Columnist

Be afraid of the darkness

Robert Steinbuch
Robert Steinbuch

My very first Sunday column discussed the importance of Arkansas' light-shining Freedom of Information Act (FOIA)--the law I've dedicated my career to analyzing and protecting.

In that column, I recounted how, in every legislative session, the FOIA comes under attack. This past session highlighted the brazenness with which some government bureaucrats line up--often in their uniforms to impress you with their officiality (or is it officiousness?)--to seek to undermine transparency.

During consideration of one bill, veteran conservative Rep. Richard Womack brilliantly captured the situation: "Literally everybody that testified in favor of this bill stands to potentially benefit from keeping sunshine out."

Womack then rebuffed an official accusing requesters of not having sufficient "skin in the game."

Womack rightly retorted: "Everyone that files a FOIA request has skin in the game through taxes, through providing [their] income [to pay government officials' salaries], through their time, through their effort."

And Womack fittingly rejected weakening the FOIA to appease those government officials who avoid creating records to circumvent transparency. Rather than succumbing to such bad behavior, Womack rightly countenanced that this malign conduct should give legislators more reason to support a robust FOIA. Womack's comments now seem prescient.

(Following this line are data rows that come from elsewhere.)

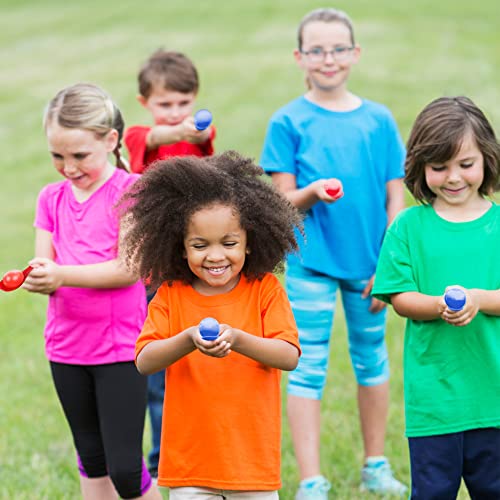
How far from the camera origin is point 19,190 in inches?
629

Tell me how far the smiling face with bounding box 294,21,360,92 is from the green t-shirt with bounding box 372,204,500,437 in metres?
1.27

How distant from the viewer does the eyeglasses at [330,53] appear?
4.86 meters

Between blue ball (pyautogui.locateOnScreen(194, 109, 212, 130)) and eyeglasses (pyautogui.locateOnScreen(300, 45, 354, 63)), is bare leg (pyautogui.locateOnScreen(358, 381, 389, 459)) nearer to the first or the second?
eyeglasses (pyautogui.locateOnScreen(300, 45, 354, 63))

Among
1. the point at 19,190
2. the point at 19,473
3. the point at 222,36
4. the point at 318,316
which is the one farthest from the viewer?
the point at 222,36

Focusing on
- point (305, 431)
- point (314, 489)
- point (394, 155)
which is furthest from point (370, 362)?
point (394, 155)

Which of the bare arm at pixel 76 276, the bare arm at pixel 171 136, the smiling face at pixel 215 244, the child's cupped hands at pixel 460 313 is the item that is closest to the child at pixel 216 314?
the smiling face at pixel 215 244

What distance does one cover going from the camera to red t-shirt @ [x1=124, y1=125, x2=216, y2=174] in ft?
16.5

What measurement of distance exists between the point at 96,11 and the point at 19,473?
2939 cm

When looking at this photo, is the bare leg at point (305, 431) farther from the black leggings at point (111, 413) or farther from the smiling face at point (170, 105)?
the smiling face at point (170, 105)

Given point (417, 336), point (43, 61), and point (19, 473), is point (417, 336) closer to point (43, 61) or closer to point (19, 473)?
point (19, 473)

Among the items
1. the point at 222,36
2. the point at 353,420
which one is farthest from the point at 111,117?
the point at 222,36

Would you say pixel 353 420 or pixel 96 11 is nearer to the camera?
pixel 353 420

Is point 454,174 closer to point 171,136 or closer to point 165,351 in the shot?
point 165,351

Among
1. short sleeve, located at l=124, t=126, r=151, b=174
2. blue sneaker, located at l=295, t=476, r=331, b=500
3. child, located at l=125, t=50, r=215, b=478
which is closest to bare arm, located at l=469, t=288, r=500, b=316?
blue sneaker, located at l=295, t=476, r=331, b=500
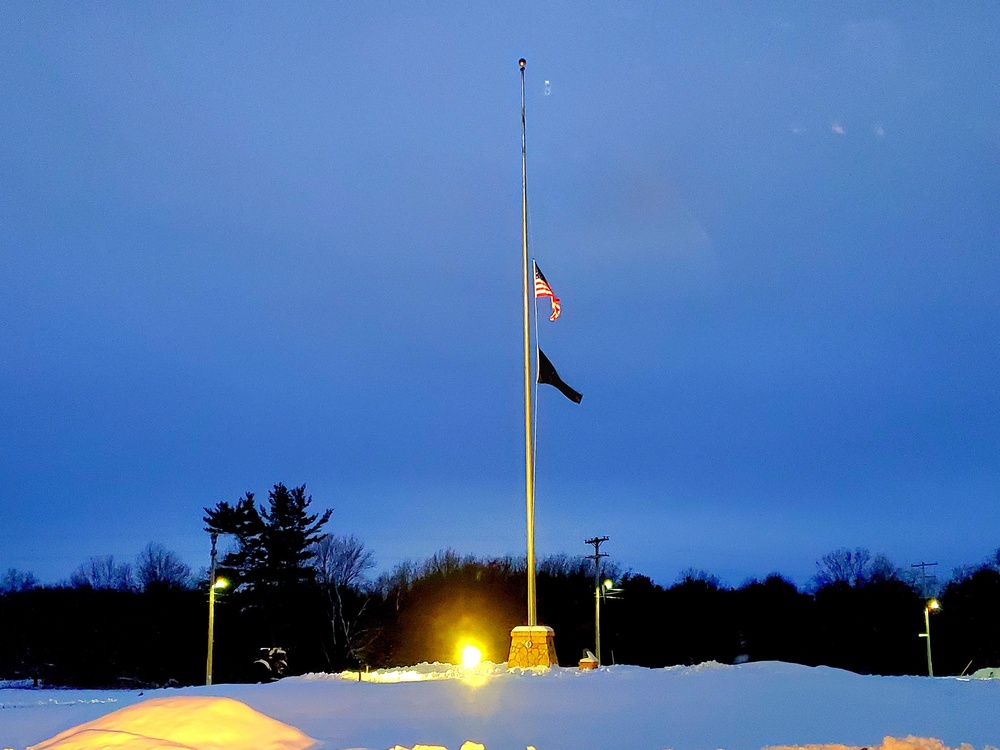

In February, at a Bowen Law School faculty meeting, the dean declared the administration was working with Byron Eiseman to alter the terms of the eponymous-faculty honorific his donation created almost a quarter of a century ago. They sought to change the terms of this over 20-year-old agreement creating the "Eiseman Professorship" to make it solely available to tax-law full professors, she said. The law school has no such person currently.

Because of this eventuality, in fact, the professorship has always been open to senior faculty teaching in any area of law if none taught taxation. Indeed, the then-dean who signed that gift agreement exalted the virtue of this very flexibility. Why then, nearly 25 years later, would the administration affirmatively seek to prevent the award of the professorship?

Moreover, charitable donors are precluded from maintaining any control over their gifts, and universities can't change finalized gift agreements. Nonetheless, the dean's email declares that two parties who may not change a completed gift agreement are endeavoring to do just that.

So I made my first FOIA request, and the university provided various records: the original agreement, multiple revised versions, and some 20-plus pages of emails.

Included was an email from the law school's fundraising officer who wrote her university counterpart when no new agreement was executed after seven weeks: "I have Byron wondering what the heck we are doing." That was eight months ago.

Two weeks ago, in announcing the application period for various endowed professorships, the dean wrote that the "person occupying the [Eiseman] Professorship shall be a full professor ... recognized ... in the subject of taxation," but the dean entirely omitted that the position remains open to a professor in any area of law because there is no full professor teaching tax.

George Orwell aptly observed: "The past was erased, the erasure was forgotten, the lie became the truth."

The dean further stated: "An amendment to this agreement is pending that emphasizes taxation."

Why would an award for a "professor recognized ... in the subject of taxation," as the dean baldly asserted, need to be amended to "emphasize" taxation? (Is that like extra-wet water?)

So I made another FOIA request.

This time, I received only one document: a revised unexecuted agreement. I received no further emails, no documents with drafting marks, no discussions--nothing else.

So I then requested the email forwarding that unexecuted agreement to the FOIA coordinator to identify its then-undisclosed source (the university's fundraising officer).

The fundraiser's since-disclosed email said he was "provided this doc[ument]"--the draft agreement--on May 18. Yet, I was given no records showing who "provided" the fundraiser the unexecuted agreement.

Could this mystery be an example of what Womack says warrants redoubling our commitment to transparency? Who knows--maybe no further communications or editing rounds exist and the new unexecuted agreement simply sprung up like a mushroom in the fundraiser's office with no accompanying correspondence whatsoever.

Curiosities abound.

Take further my recent discussion of Central Arkansas Library System (CALS) Director Nate Coulter's preoccupation with the new statute eliminating an exemption in obscenity law, codifying elected-official oversight of book placement, and clarifying existing law prohibiting providing minors harmful material.

CALS' response to a FOIA request included a text exchange between Garland County Library director Adam Webb and Coulter. Therein, Webb asked Coulter for a "non-FOIA email" to which to send public records, and Coulter replied by sending his personal email to Webb.

But there is no such thing as a "non-FOIA email"--Hillary's Chappaqua basement-server-reflecting desires to the contrary notwithstanding.

Sure, public officials have personal email accounts, but if someone sends public records there, the files remain subject to the FOIA.

Studying the FOIA has taught me that it's not what you see from government that should scare you; it's what you don't.

This is your right to know.

Robert Steinbuch, professor of law at the Bowen Law School, is a Fulbright Scholar and author of the treatise "The Arkansas Freedom of Information Act." His views do not necessarily reflect those of his employer.